- **What to work on**
Format the records from the line containing "How far does" through the end of the records as a numbered list, omitting blank lines.

- **Record extracts**
════════════════
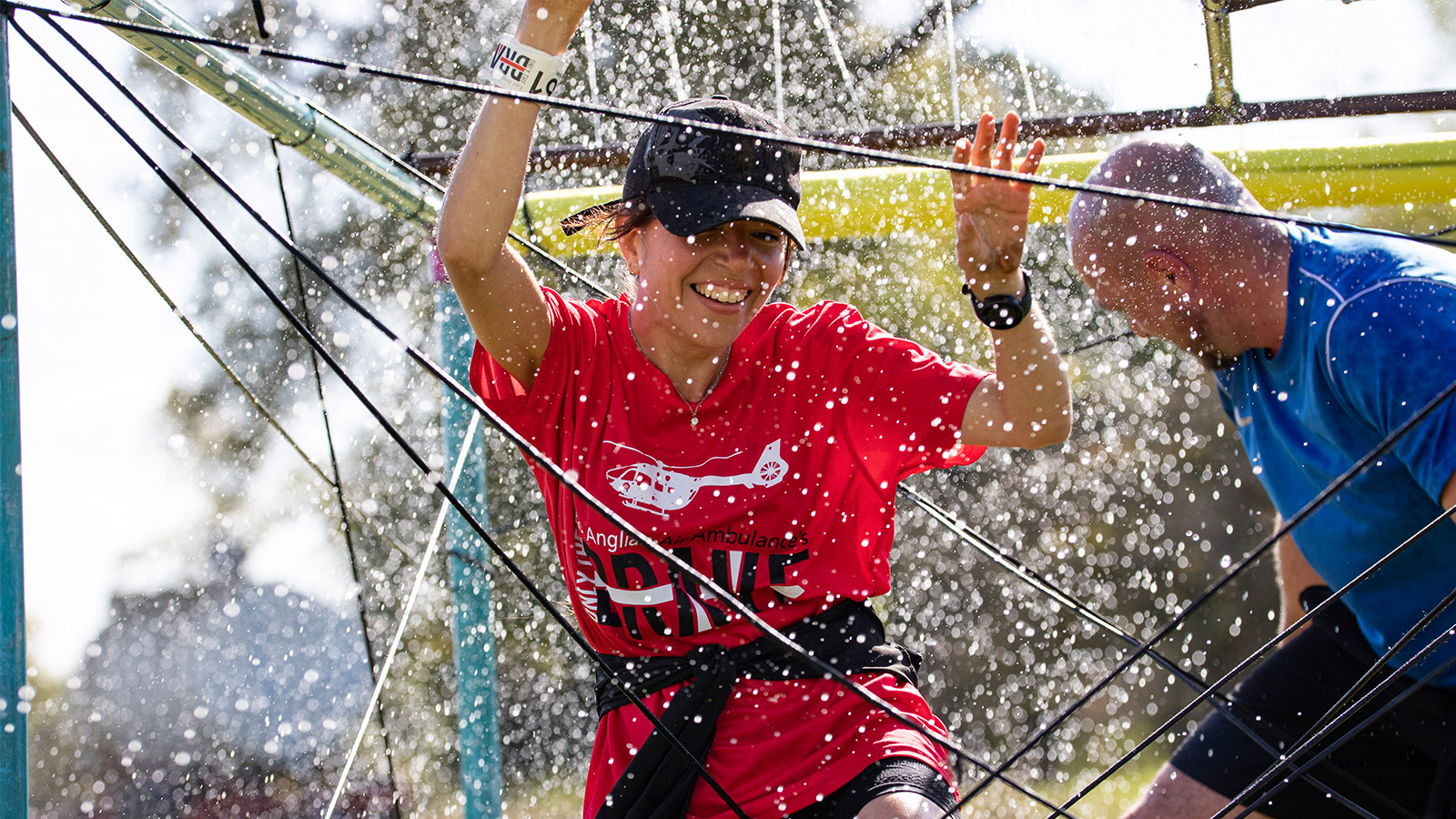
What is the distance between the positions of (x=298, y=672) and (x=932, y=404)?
11.7 m

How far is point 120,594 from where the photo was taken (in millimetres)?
12570

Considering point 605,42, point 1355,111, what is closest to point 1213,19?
point 1355,111

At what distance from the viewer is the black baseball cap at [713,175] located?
1.94 meters

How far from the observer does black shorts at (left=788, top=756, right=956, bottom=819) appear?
5.77ft

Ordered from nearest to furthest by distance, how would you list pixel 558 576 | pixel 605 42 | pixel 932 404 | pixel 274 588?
pixel 932 404, pixel 558 576, pixel 605 42, pixel 274 588

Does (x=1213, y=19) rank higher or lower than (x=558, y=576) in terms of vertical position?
higher

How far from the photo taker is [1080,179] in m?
3.41

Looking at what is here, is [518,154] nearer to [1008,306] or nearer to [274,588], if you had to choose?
[1008,306]

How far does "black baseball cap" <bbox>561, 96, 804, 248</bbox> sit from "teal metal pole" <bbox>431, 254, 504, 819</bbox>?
1.62 metres

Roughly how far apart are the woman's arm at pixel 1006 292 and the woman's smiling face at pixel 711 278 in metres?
0.34

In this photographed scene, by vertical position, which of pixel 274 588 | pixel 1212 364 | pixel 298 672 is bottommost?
════════════════
- **Finished task**
1. How far does "black baseball cap" <bbox>561, 96, 804, 248</bbox> sit from "teal metal pole" <bbox>431, 254, 504, 819</bbox>?
2. 1.62 metres
3. Roughly how far apart are the woman's arm at pixel 1006 292 and the woman's smiling face at pixel 711 278 in metres?
4. 0.34
5. In this photographed scene, by vertical position, which of pixel 274 588 | pixel 1212 364 | pixel 298 672 is bottommost?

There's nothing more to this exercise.